Mantuvo amistad con los pintores Pacheco y Velázquez, con los que meditara sobre sus obras. Pero para la historia Zurbarán será el pintor monástico por excelencia, identificado plenamente con la pasión devota, transmitiendo una enorme fuerza y misticismo. En la estancia que tuvo en Madrid tuvo una notable evolución artística, participando en la decoración del salón de Reinos del Buen Retiro. En Sevilla trabajo para el convento de la Merced Descalza, para el que realizara varias obras religiosas. En esta ciudad le llovían los encargos de las familias nobles y para los grandes conventos que los mecenas andaluces protegían, como los de los jesuitas. Sabemos también, por los biógrafos que han seguido sus huellas, de los continuos envíos de obras que hacía a América. En la última etapa de su vida que le cogió viviendo en Madrid, parece que pintó bastante, aunque se dice que su arte no pudo adaptarse al cambio general del gusto, orientado hacia el pleno barroco. Murió en esta localidad el 27 de agosto de 1664, después de una larga enfermedad que empobreció a su familia, aunque también hay quien asegura que tal pobreza no era tan cierta pues simplemente ocurrió que llegó el momento del gran Murillo y que hizo que la popularidad de Zurbarán decayera. Fue enterrado en el convento de Copacabana, situado en los terrenos ocupados actualmente por la Biblioteca Nacional y el Museo Arqueológico, que fue destruido en el siglo XIX a raíz de la desamortización de Mendizábal, perdiéndose los restos del pintor.

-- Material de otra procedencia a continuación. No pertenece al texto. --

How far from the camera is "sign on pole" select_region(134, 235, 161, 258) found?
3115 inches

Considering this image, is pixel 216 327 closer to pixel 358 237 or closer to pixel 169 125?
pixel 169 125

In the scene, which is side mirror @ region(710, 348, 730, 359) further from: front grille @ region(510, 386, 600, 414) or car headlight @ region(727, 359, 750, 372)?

Su obra está representada en la colecciones de los más grandes museos de España y de todo el mundo; En España, entre otros, en Museo del Prado, en el Museo de Bellas Artes de Bilbao, en el Museo de Bellas Artes de Sevilla, Museo de Bellas Artes de Badajoz, Museo de Bellas Artes de Valencia, Museo Carmen Thyssen de Málaga, el Museo del Louvre, de París, Museo de L’Hermitage de San Petersburgo, en el Metropolitan Museum de Nueva York y en la National Gallery de Londres.
Badajoz lo recuerda con la escultura que preside la plaza de Cervantes, conocida igualmente como plaza de San Andrés, amén de dar nombre a una de las calles que fenece en la plaza de San Juan, frente a la Catedral badajocense. También se recuerda dando nombre a una institución académica de la capital.
En su localidad natal, Fuente de Cantos, se ubica el Museo que se le dedica en la casa natal del pintor extremeño, que fue rehabilitada y amueblada para instalar al visitante en la atmósfera de la época y conocer de primera mano la obra del pintor, centrándose en los aspectos más cotidianos y lo más representativo del artista.
El siglo XVIII no dio frutos destacables para ensalzar a algún pintor extremeño, pudiendo decirse que la existencia de ellos lo fuera en el plano de los discretos en técnica y calidad de sus obras, por aquello de que aunque no adquirieran renombre a nivel nacional sí la tuvieron a escala regional, como lo demuestran las obras que hicieran para iglesias y conventos de la localidad o en la provincia. Se viene a decir que, en este periodo si hubiera que referirse a pintores de esta discreción sería los de las familias Mures [Alonso Mures (nacido a finales del siglo XVII y debió morir hacia 1761) y sus tres hijos, especialmente Alonso Javier (1711-1781), que es el que mayores dotes artísticas tenía, formado en Sevilla], y Estrada [Manuel Estrada padre y sus hijos Juan Estrada (1717-1792, nombrado pintor del Obispado en 1775) e Ignacio (1724-1790)], que trabajaron fundamentalmente en la ciudad de Badajoz, encontrando sus muestras artísticas en el Museo de Bellas Artes o en la Catedral de Badajoz; o los provenientes de la familia de los Hidalgo, naturales de Villanueva de la Serena, con obras dispersas por la provincia.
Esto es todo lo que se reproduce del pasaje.